As three-sentence summaries go, this captures quite a bit.
Senate Republican leader Mitch McConnell said “there will have to be a deal” on raising the nation’s debt limit before August, when the country will be unable to pay its bills. But he said the deal will have to include significant spending cuts.
“To get my vote we’d have to do something significant both short term and long term and long term means Medicare and Medicaid” cuts, McConnell said.
Right. McConnell knows there has to be a deal, but he continues to argue that he’s prepared to help kill a deal. The hostage taker knows he can’t pull the trigger, wants to maintain the pretense that he may end up shooting anyway. Policymakers don’t really have a choice, McConnell implicitly concedes, but he’s creating one anyway.
In the meantime JPMorgan Chase & Co. CEO Jamie Dimon, who isn’t exactly an ally of the Obama administration, continues to press the line that Republican-mandated default would be “potentially catastrophic” to the U.S. economy.

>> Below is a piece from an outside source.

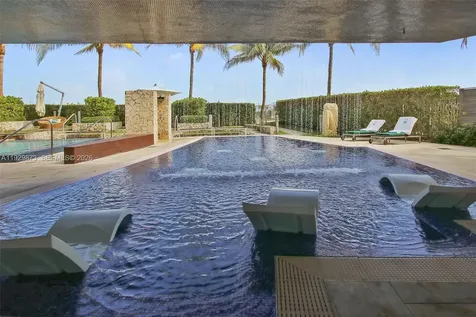 5875 Collins Avenue Miami Beach FL 33140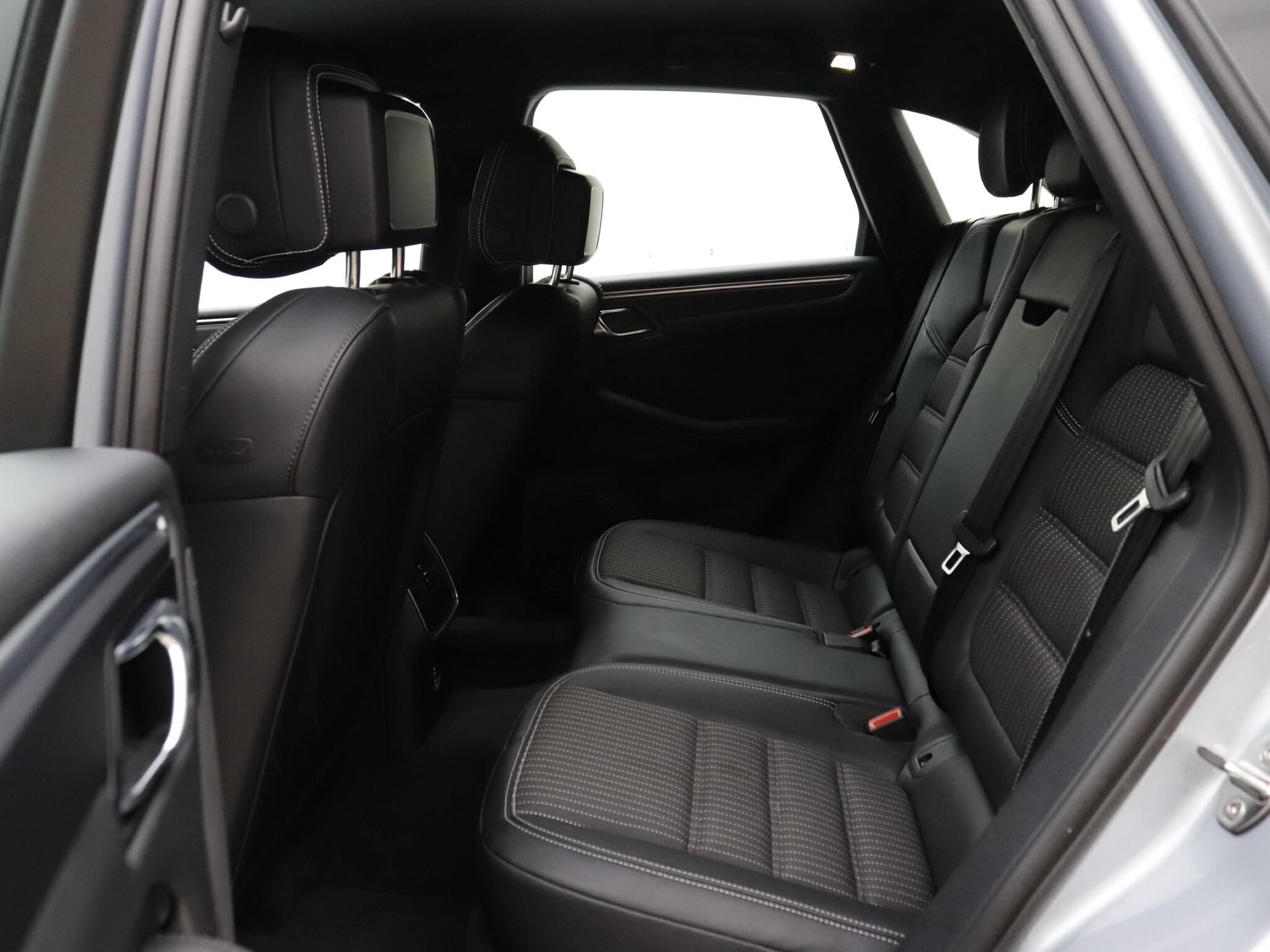Porsche Macan view 20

Apparently, McConnell agrees, but is willing to create the catastrophe anyway unless Democrats cut Medicare to his satisfaction.
Making matters slightly worse, a growing number of congressional Republicans are “under the spell of an unorthodox group of financial experts who dispute the views of their peers and say that the U.S. could default briefly on debt payments without major, lasting consequences to the U.S. economy and international markets.”

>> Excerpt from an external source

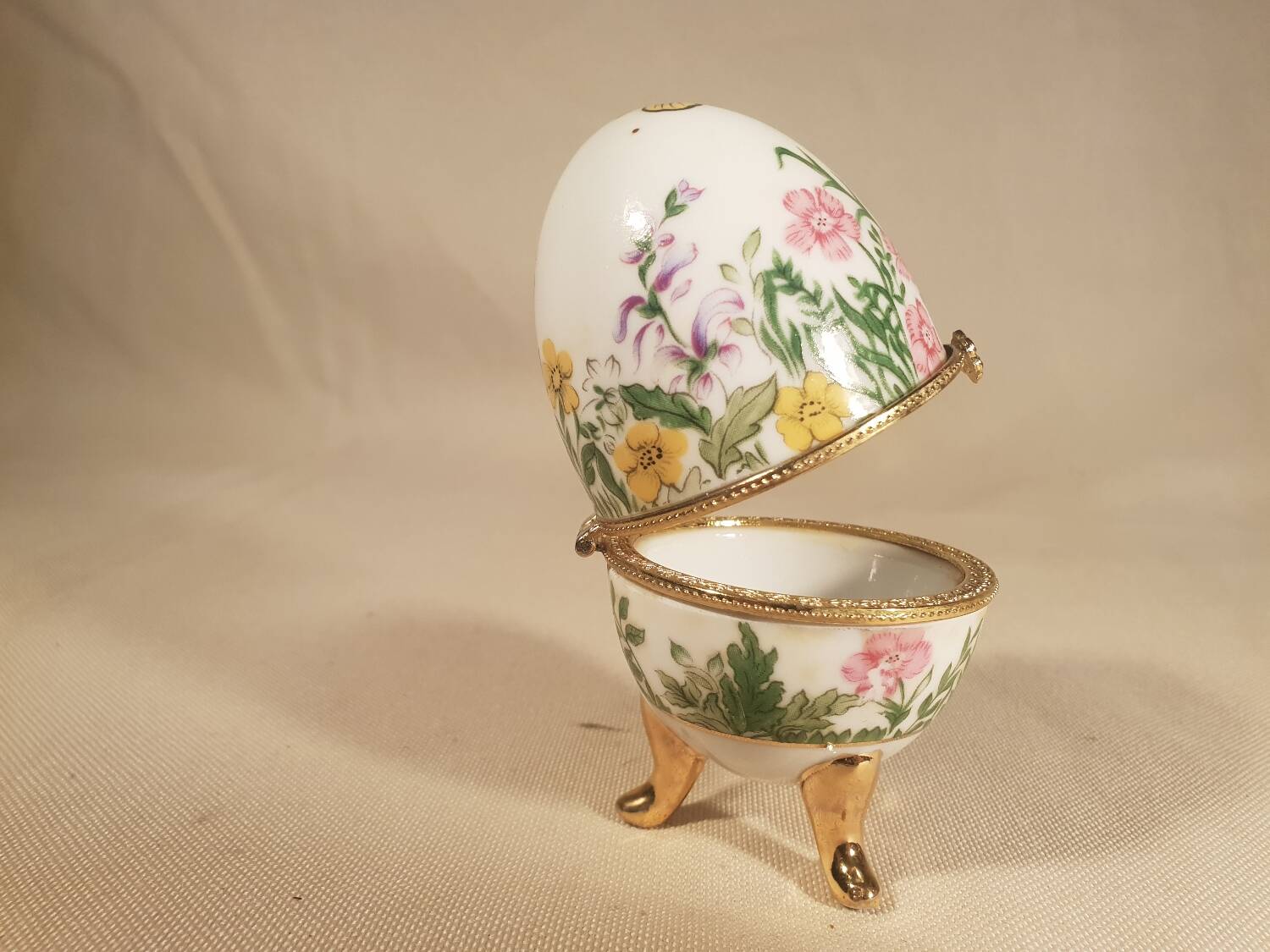 Egg jewelry box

All available evidence suggests they’re completely wrong.
Druckenmiller did not immediately respond to a request for comment. But the ascent of his view alarms everyone from industry insiders to Treasury officials to economists, conservative and liberal, to non-partisan analysts who say the consequences of the U.S. missing even a single interest payment to a debt-holder would be catastrophic — even if it was followed immediately by a legislative course correction.

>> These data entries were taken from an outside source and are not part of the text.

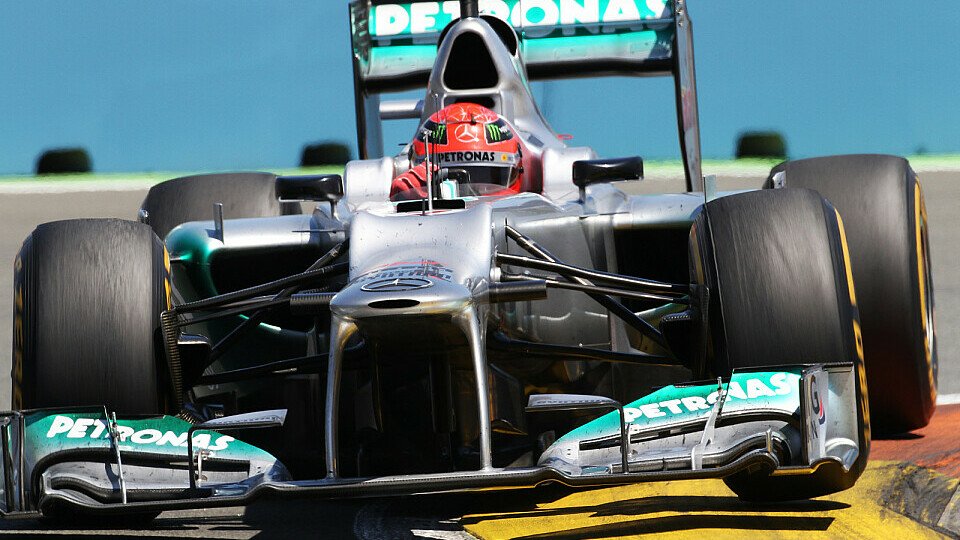 Michael Schumacher darf den dritten Platz von Valencia behalten, Foto: Sutton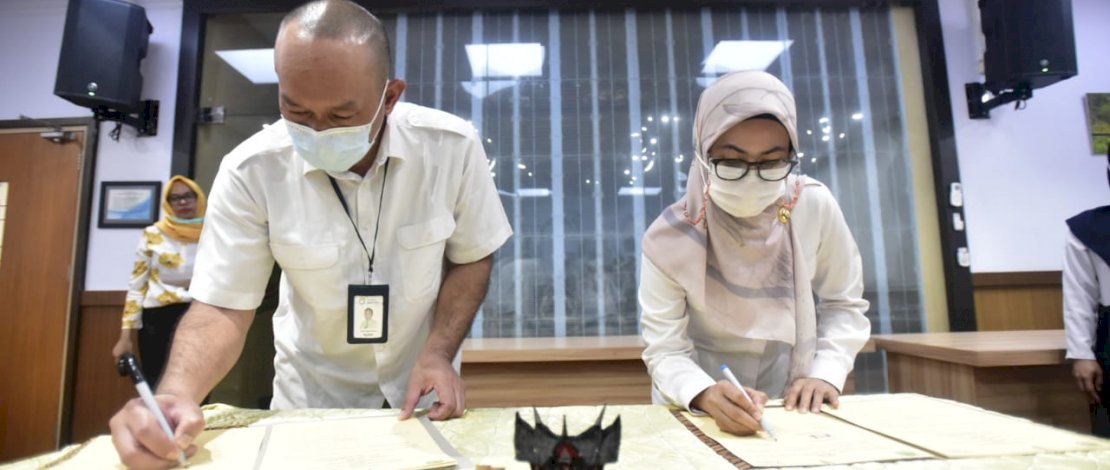 Suasana penandatanganan MoU antara Pemkab Lutra dengan Jasindo.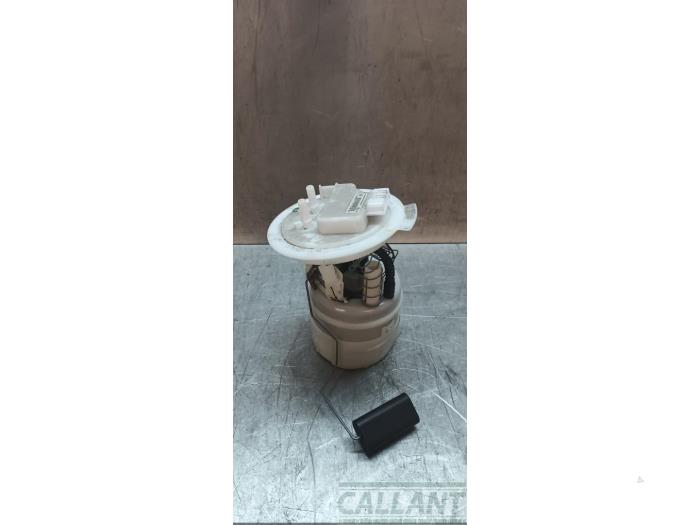 Gebruikte Tank element Pomp Dacia Logan II 0.9 TCE 12V Prijs € 60,50 Inclusief btw aangeboden door Garage Callant
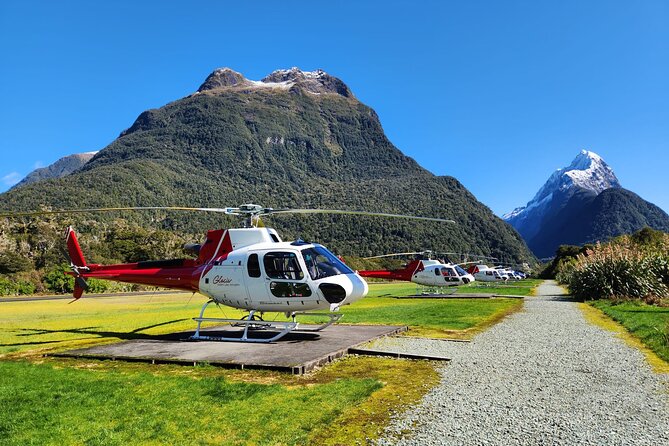 Half-Day Milford Helicopter Flight and Cruise from Queenstown - Flying over Fiordland National Park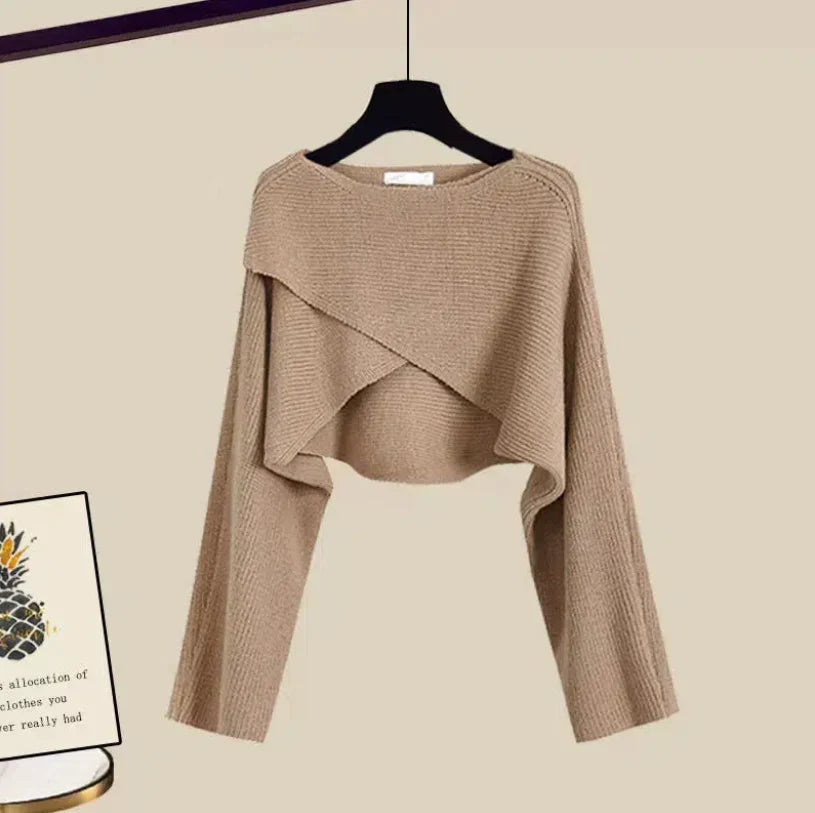 MIA – Comfortable, soft three-piece set with long sleeves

“The U.S. dollar would be among the first casualties. If hot money were to flee what was once its safest haven, the dollar would sink and U.S. interest rates would rise,” writes Princeton economist, and former Fed Chairman Alan Blinder, also in the Wall Street Journal. “The latter could lead us back into recession.”
It’s not that investors would no longer have faith in the U.S. government’s technical ability to pay its bills. Nobody doubts that the U.S. can in theory manage its debt for years on the current fiscal trajectory before running into trouble with the markets. The fear is that buyers of U.S. debt would have to consider a new, previously unthinkable risk — that the country’s political system is too dysfunctional to set brinksmanship aside and steward the economy responsibly.